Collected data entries
######
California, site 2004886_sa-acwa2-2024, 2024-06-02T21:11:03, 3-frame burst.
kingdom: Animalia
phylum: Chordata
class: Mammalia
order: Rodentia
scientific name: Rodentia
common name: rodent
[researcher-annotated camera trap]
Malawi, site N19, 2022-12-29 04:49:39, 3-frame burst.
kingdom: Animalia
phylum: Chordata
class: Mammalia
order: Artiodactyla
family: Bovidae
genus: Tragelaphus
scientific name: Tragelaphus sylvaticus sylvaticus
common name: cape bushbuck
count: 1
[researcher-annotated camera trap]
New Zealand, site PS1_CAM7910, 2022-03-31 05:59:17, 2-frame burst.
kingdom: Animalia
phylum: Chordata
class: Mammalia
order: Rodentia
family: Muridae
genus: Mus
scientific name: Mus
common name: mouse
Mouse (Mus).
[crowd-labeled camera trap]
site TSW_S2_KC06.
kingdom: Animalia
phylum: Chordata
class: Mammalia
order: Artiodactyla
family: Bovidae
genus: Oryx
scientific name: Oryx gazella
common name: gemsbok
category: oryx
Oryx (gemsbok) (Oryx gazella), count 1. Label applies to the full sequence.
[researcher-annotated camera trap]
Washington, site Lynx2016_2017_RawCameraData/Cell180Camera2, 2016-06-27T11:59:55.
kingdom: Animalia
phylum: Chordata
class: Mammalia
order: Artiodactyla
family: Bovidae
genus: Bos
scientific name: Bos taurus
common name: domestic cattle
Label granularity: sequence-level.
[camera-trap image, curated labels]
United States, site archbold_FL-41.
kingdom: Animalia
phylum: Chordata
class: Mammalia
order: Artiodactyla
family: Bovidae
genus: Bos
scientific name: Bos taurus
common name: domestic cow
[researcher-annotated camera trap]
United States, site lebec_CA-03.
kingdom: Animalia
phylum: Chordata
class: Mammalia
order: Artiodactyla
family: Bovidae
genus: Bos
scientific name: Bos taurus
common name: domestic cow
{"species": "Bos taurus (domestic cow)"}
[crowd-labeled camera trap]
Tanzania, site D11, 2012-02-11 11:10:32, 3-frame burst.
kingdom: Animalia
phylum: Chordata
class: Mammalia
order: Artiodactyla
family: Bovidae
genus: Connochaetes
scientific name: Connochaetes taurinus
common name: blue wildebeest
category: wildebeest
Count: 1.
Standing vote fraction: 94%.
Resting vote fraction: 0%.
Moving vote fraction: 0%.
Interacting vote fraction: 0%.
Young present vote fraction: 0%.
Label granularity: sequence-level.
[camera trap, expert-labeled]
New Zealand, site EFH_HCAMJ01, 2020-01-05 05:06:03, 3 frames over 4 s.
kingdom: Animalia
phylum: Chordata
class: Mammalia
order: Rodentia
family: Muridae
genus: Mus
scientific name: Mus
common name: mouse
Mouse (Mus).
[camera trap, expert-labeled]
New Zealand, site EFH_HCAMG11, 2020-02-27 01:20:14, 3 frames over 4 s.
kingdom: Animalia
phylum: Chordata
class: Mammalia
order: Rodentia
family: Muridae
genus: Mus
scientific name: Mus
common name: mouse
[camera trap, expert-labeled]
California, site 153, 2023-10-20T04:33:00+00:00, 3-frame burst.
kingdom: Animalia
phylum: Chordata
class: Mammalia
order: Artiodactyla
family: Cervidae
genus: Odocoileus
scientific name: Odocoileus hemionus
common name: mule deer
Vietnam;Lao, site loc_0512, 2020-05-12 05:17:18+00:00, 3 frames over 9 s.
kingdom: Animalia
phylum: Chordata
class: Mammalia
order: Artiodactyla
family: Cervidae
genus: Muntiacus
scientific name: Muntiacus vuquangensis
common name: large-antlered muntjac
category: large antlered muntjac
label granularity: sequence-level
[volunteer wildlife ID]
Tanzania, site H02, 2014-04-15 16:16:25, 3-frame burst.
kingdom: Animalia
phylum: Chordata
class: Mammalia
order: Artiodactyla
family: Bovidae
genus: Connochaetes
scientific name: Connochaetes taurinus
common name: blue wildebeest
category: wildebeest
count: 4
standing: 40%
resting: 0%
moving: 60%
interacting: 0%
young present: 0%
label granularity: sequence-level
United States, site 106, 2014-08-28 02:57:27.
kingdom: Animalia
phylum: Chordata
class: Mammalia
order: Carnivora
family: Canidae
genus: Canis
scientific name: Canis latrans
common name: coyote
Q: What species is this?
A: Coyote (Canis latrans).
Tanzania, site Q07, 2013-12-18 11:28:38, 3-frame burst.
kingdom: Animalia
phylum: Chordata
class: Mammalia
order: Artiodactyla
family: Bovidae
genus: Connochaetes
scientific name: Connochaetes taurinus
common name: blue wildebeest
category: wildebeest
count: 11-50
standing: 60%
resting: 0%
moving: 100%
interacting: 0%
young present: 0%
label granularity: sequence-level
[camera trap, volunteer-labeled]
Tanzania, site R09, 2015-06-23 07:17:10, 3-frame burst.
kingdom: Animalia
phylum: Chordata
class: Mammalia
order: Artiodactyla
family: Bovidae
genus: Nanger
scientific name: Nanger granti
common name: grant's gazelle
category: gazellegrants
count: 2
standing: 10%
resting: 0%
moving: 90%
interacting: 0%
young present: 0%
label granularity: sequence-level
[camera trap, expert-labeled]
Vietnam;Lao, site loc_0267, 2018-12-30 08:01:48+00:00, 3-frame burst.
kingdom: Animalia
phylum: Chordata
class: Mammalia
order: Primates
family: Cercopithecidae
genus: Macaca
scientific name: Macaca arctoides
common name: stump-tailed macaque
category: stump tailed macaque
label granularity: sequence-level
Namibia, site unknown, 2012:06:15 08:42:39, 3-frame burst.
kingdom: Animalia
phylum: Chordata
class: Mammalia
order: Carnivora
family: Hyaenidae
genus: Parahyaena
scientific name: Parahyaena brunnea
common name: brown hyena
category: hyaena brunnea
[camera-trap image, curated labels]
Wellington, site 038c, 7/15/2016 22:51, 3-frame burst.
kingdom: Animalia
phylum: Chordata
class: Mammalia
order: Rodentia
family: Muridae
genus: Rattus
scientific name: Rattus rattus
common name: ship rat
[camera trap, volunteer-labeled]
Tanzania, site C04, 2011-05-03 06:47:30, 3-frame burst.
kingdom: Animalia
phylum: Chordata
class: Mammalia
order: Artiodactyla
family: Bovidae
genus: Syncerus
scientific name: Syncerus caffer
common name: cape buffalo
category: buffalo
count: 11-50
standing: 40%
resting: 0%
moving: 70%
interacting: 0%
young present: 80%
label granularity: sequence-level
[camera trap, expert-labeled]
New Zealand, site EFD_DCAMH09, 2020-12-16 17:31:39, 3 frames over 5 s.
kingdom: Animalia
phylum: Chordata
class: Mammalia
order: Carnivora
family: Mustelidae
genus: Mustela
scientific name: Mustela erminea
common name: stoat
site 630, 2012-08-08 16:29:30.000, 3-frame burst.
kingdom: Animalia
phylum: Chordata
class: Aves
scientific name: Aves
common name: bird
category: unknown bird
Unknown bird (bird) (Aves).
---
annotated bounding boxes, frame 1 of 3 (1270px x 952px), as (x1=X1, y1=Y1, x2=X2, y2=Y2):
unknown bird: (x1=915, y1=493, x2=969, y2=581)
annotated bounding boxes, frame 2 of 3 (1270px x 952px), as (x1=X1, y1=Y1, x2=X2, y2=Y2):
######
ABOUT THIS TASK
The full set of entries must be transcribed exactly.

ANSWER TO THIS TASK
California, site 2004886_sa-acwa2-2024, 2024-06-02T21:11:03, 3-frame burst.
kingdom: Animalia
phylum: Chordata
class: Mammalia
order: Rodentia
scientific name: Rodentia
common name: rodent
[researcher-annotated camera trap]
Malawi, site N19, 2022-12-29 04:49:39, 3-frame burst.
kingdom: Animalia
phylum: Chordata
class: Mammalia
order: Artiodactyla
family: Bovidae
genus: Tragelaphus
scientific name: Tragelaphus sylvaticus sylvaticus
common name: cape bushbuck
count: 1
[researcher-annotated camera trap]
New Zealand, site PS1_CAM7910, 2022-03-31 05:59:17, 2-frame burst.
kingdom: Animalia
phylum: Chordata
class: Mammalia
order: Rodentia
family: Muridae
genus: Mus
scientific name: Mus
common name: mouse
Mouse (Mus).
[crowd-labeled camera trap]
site TSW_S2_KC06.
kingdom: Animalia
phylum: Chordata
class: Mammalia
order: Artiodactyla
family: Bovidae
genus: Oryx
scientific name: Oryx gazella
common name: gemsbok
category: oryx
Oryx (gemsbok) (Oryx gazella), count 1. Label applies to the full sequence.
[researcher-annotated camera trap]
Washington, site Lynx2016_2017_RawCameraData/Cell180Camera2, 2016-06-27T11:59:55.
kingdom: Animalia
phylum: Chordata
class: Mammalia
order: Artiodactyla
family: Bovidae
genus: Bos
scientific name: Bos taurus
common name: domestic cattle
Label granularity: sequence-level.
[camera-trap image, curated labels]
United States, site archbold_FL-41.
kingdom: Animalia
phylum: Chordata
class: Mammalia
order: Artiodactyla
family: Bovidae
genus: Bos
scientific name: Bos taurus
common name: domestic cow
[researcher-annotated camera trap]
United States, site lebec_CA-03.
kingdom: Animalia
phylum: Chordata
class: Mammalia
order: Artiodactyla
family: Bovidae
genus: Bos
scientific name: Bos taurus
common name: domestic cow
{"species": "Bos taurus (domestic cow)"}
[crowd-labeled camera trap]
Tanzania, site D11, 2012-02-11 11:10:32, 3-frame burst.
kingdom: Animalia
phylum: Chordata
class: Mammalia
order: Artiodactyla
family: Bovidae
genus: Connochaetes
scientific name: Connochaetes taurinus
common name: blue wildebeest
category: wildebeest
Count: 1.
Standing vote fraction: 94%.
Resting vote fraction: 0%.
Moving vote fraction: 0%.
Interacting vote fraction: 0%.
Young present vote fraction: 0%.
Label granularity: sequence-level.
[camera trap, expert-labeled]
New Zealand, site EFH_HCAMJ01, 2020-01-05 05:06:03, 3 frames over 4 s.
kingdom: Animalia
phylum: Chordata
class: Mammalia
order: Rodentia
family: Muridae
genus: Mus
scientific name: Mus
common name: mouse
Mouse (Mus).
[camera trap, expert-labeled]
New Zealand, site EFH_HCAMG11, 2020-02-27 01:20:14, 3 frames over 4 s.
kingdom: Animalia
phylum: Chordata
class: Mammalia
order: Rodentia
family: Muridae
genus: Mus
scientific name: Mus
common name: mouse
[camera trap, expert-labeled]
California, site 153, 2023-10-20T04:33:00+00:00, 3-frame burst.
kingdom: Animalia
phylum: Chordata
class: Mammalia
order: Artiodactyla
family: Cervidae
genus: Odocoileus
scientific name: Odocoileus hemionus
common name: mule deer
Vietnam;Lao, site loc_0512, 2020-05-12 05:17:18+00:00, 3 frames over 9 s.
kingdom: Animalia
phylum: Chordata
class: Mammalia
order: Artiodactyla
family: Cervidae
genus: Muntiacus
scientific name: Muntiacus vuquangensis
common name: large-antlered muntjac
category: large antlered muntjac
label granularity: sequence-level
[volunteer wildlife ID]
Tanzania, site H02, 2014-04-15 16:16:25, 3-frame burst.
kingdom: Animalia
phylum: Chordata
class: Mammalia
order: Artiodactyla
family: Bovidae
genus: Connochaetes
scientific name: Connochaetes taurinus
common name: blue wildebeest
category: wildebeest
count: 4
standing: 40%
resting: 0%
moving: 60%
interacting: 0%
young present: 0%
label granularity: sequence-level
United States, site 106, 2014-08-28 02:57:27.
kingdom: Animalia
phylum: Chordata
class: Mammalia
order: Carnivora
family: Canidae
genus: Canis
scientific name: Canis latrans
common name: coyote
Q: What species is this?
A: Coyote (Canis latrans).
Tanzania, site Q07, 2013-12-18 11:28:38, 3-frame burst.
kingdom: Animalia
phylum: Chordata
class: Mammalia
order: Artiodactyla
family: Bovidae
genus: Connochaetes
scientific name: Connochaetes taurinus
common name: blue wildebeest
category: wildebeest
count: 11-50
standing: 60%
resting: 0%
moving: 100%
interacting: 0%
young present: 0%
label granularity: sequence-level
[camera trap, volunteer-labeled]
Tanzania, site R09, 2015-06-23 07:17:10, 3-frame burst.
kingdom: Animalia
phylum: Chordata
class: Mammalia
order: Artiodactyla
family: Bovidae
genus: Nanger
scientific name: Nanger granti
common name: grant's gazelle
category: gazellegrants
count: 2
standing: 10%
resting: 0%
moving: 90%
interacting: 0%
young present: 0%
label granularity: sequence-level
[camera trap, expert-labeled]
Vietnam;Lao, site loc_0267, 2018-12-30 08:01:48+00:00, 3-frame burst.
kingdom: Animalia
phylum: Chordata
class: Mammalia
order: Primates
family: Cercopithecidae
genus: Macaca
scientific name: Macaca arctoides
common name: stump-tailed macaque
category: stump tailed macaque
label granularity: sequence-level
Namibia, site unknown, 2012:06:15 08:42:39, 3-frame burst.
kingdom: Animalia
phylum: Chordata
class: Mammalia
order: Carnivora
family: Hyaenidae
genus: Parahyaena
scientific name: Parahyaena brunnea
common name: brown hyena
category: hyaena brunnea
[camera-trap image, curated labels]
Wellington, site 038c, 7/15/2016 22:51, 3-frame burst.
kingdom: Animalia
phylum: Chordata
class: Mammalia
order: Rodentia
family: Muridae
genus: Rattus
scientific name: Rattus rattus
common name: ship rat
[camera trap, volunteer-labeled]
Tanzania, site C04, 2011-05-03 06:47:30, 3-frame burst.
kingdom: Animalia
phylum: Chordata
class: Mammalia
order: Artiodactyla
family: Bovidae
genus: Syncerus
scientific name: Syncerus caffer
common name: cape buffalo
category: buffalo
count: 11-50
standing: 40%
resting: 0%
moving: 70%
interacting: 0%
young present: 80%
label granularity: sequence-level
[camera trap, expert-labeled]
New Zealand, site EFD_DCAMH09, 2020-12-16 17:31:39, 3 frames over 5 s.
kingdom: Animalia
phylum: Chordata
class: Mammalia
order: Carnivora
family: Mustelidae
genus: Mustela
scientific name: Mustela erminea
common name: stoat
site 630, 2012-08-08 16:29:30.000, 3-frame burst.
kingdom: Animalia
phylum: Chordata
class: Aves
scientific name: Aves
common name: bird
category: unknown bird
Unknown bird (bird) (Aves).
---
annotated bounding boxes, frame 1 of 3 (1270px x 952px), as (x1=X1, y1=Y1, x2=X2, y2=Y2):
unknown bird: (x1=915, y1=493, x2=969, y2=581)
annotated bounding boxes, frame 2 of 3 (1270px x 952px), as (x1=X1, y1=Y1, x2=X2, y2=Y2):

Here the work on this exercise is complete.